The Five Books
That Have Influenced Me Most
Here are five books that I read before I was twenty but have stayed with me all my life.
ALICE’S ADVENTURES IN WONDERLAND by Lewis Carroll
I’ve always been fascinated by ALICE IN WONDERLAND, although I do have a confession to make – as a little girl, there were parts of the story which really frightened me, especially the episodes with the Queen and her repeated command to chop off people’s heads. It was the randomness of the threatened violence that I found unsettling. Perhaps that’s why the storyline and characters have lived in my subconscious ever since.
In recent times I’ve re-read ALICE and THROUGH THE LOOKING-GLASS and found them to be brimming with subtext about the search for identity and the notion of order versus chaos. Although Lewis Carroll might not have intended it, Alice comes across, to my mind at least, as a nascent suffragette, manoeuvring her way through Wonderland with considerable determination and aplomb, while constantly questioning its rules.
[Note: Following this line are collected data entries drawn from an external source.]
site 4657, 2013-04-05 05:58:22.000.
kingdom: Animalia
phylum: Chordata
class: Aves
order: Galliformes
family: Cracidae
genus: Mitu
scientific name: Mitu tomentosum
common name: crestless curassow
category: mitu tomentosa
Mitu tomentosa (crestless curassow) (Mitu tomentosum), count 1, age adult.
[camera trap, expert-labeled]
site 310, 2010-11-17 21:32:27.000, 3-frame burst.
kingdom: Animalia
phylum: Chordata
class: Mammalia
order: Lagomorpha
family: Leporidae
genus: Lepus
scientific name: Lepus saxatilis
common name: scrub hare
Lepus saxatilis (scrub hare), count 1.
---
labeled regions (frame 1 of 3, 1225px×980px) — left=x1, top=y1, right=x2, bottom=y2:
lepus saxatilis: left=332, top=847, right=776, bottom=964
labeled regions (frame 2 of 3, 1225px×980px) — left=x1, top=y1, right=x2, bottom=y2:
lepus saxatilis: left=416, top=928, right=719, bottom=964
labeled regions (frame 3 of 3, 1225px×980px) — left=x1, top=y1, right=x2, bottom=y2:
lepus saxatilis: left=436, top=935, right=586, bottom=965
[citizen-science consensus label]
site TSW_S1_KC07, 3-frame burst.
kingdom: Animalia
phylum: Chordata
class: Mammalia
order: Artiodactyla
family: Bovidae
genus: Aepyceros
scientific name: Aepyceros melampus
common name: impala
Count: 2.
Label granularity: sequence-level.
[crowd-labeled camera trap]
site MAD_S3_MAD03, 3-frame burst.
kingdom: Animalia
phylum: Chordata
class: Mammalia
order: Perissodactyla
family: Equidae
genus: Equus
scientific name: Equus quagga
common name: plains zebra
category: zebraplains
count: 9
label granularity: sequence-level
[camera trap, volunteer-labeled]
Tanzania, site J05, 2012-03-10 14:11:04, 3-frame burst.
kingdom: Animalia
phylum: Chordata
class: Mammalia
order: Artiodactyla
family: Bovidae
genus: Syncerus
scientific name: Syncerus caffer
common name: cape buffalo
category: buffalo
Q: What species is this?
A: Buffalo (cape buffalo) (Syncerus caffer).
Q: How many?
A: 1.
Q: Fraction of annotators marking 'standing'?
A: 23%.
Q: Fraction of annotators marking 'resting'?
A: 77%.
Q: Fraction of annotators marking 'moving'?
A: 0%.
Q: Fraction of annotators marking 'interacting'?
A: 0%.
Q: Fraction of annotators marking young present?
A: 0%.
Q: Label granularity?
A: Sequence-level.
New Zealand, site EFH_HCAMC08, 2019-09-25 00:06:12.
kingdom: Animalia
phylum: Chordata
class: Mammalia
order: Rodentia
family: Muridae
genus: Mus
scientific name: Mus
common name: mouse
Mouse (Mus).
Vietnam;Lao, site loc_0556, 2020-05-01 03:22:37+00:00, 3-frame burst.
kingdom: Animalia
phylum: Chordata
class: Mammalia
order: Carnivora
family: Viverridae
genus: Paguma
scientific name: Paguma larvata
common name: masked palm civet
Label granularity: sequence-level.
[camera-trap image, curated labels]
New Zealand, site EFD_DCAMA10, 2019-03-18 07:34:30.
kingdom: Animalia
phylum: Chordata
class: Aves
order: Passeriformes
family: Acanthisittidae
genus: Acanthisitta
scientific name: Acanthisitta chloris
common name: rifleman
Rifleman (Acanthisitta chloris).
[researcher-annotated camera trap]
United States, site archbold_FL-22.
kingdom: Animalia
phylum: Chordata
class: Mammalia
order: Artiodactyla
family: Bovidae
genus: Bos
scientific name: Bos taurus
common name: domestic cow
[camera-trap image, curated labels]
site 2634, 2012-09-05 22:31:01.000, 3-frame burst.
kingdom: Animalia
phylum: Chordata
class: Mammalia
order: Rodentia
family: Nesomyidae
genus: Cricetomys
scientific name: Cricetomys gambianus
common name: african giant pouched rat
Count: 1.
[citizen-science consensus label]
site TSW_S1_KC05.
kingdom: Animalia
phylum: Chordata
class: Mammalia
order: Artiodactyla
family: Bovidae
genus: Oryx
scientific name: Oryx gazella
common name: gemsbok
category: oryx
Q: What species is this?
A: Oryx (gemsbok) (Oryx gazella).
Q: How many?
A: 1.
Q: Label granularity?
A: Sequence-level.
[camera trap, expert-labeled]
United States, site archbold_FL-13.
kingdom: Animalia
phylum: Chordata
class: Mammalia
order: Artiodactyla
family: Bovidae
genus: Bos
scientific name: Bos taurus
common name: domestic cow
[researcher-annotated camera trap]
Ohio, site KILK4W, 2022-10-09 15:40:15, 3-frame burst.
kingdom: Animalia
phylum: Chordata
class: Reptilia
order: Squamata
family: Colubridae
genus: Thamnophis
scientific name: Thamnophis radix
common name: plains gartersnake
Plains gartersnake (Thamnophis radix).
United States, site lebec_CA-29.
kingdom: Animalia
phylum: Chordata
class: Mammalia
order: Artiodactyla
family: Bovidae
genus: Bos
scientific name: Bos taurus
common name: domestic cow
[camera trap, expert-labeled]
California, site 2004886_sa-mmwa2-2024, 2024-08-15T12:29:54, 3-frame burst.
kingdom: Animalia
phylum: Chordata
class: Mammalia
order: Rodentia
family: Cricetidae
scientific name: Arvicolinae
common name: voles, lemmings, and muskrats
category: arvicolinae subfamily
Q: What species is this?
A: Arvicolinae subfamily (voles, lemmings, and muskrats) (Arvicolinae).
Those aspects inspired the premise for THE JADE WIDOW, my novel about women challenging the conventions of Victorian society.
ANIMAL FARM by George Orwell
I discovered ANIMAL FARM in my first year of high school. Back then, I read it as an entertaining tale about farm animals taking over the farm. I didn’t know it was a political allegory, and even if someone had told me, I wouldn’t have understood what those words meant. As far as I was concerned, it was just a rollicking good story in which animals behaved like humans. As a writer, I’ve learned an important lesson from this book. No matter how impassioned its message or how clever the satire and symbolism, an allegory has to work first and foremost as a story. And that’s certainly the case here.
JANE EYRE by Charlotte Brontë
Long ago, in the process of working through the Victorian novels in the school library, I came across two dark and emotionally charged books that didn’t seem to fit the traditional model: WUTHERING HEIGHTS and JANE EYRE. The authors were sisters, who spent their lives in a parsonage in Yorkshire. Together with their siblings, they created their own imaginary worlds. Years later I would make a pilgrimage to Haworth to see where they lived. Although I’ve always loved both those books, it’s JANE EYRE that I’ve returned to over and over again. Jane is a rather unusual Victorian heroine. Neither simpering nor helpless, she knows her own mind and in her quiet, self-deprecating way, goes after what she wants.
TO KILL A MOCKINGBIRD by Harper Lee
If I had to choose my all-time favourite book, it would be TO KILL A MOCKINGBIRD. Everything about it is perfect – structure, story, setting, characters, themes and language. I like the way the events unfold through the eyes of the narrator, Scout Finch, whom we get to know as a little girl and as an adult reminiscing about her youth. I can almost hear Scout’s Southern accent whenever I read the book, but that might be a result of the novel and the film having merged in my brain (which is also why I tend to picture Atticus Finch as Gregory Peck). Among a cast of memorable characters, Atticus is the standout for me, a noble hero and a great father.
LE GRAND MEAULNES by Alain-Fournier
I would never have known about this wonderfully evocative novel, if it hadn’t been a set text in my French course at uni. That’s usually enough to put you off a book, particularly when there’s an essay involved, but I quickly fell in love with Alain-Fournier’s dreamlike story about trying to recapture a lost past. In that respect, there are similarities to THE GREAT GATSBY, which just happens to be another of my favourites. However, the two novels differ markedly in mood and tone. Fitzgerald’s story, set in the Jazz Age, is often dark and cynical, while LE GRAND MEAULNES reflects the comparatively innocent pre-World War I period in which it was written. For me, there’s an added poignancy in that its young author was killed in action on the Western Front not long after the book was published. It was his first and only novel. If he had lived, he might well have been one of the great novelists of the twentieth century.